(Collected data entries)

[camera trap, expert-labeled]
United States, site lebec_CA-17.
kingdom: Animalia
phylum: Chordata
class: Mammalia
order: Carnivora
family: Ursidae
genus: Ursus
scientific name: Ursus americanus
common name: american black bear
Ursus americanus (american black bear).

---

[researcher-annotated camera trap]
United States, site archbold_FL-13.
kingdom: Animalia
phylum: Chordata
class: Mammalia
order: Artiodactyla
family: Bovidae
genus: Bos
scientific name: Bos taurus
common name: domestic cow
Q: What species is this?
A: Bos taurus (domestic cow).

---

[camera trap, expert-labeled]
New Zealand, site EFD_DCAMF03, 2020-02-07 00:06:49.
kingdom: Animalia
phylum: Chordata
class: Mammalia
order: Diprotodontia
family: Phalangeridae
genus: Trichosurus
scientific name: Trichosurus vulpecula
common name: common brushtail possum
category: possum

# [What to produce]
Would you copy, unchanged, the stretch of the records above that begins at the line containing "family: Bovidae" and ends at the line containing "A: Bos taurus (domestic cow).", and only that?

# [The completed task]
family: Bovidae
genus: Bos
scientific name: Bos taurus
common name: domestic cow
Q: What species is this?
A: Bos taurus (domestic cow).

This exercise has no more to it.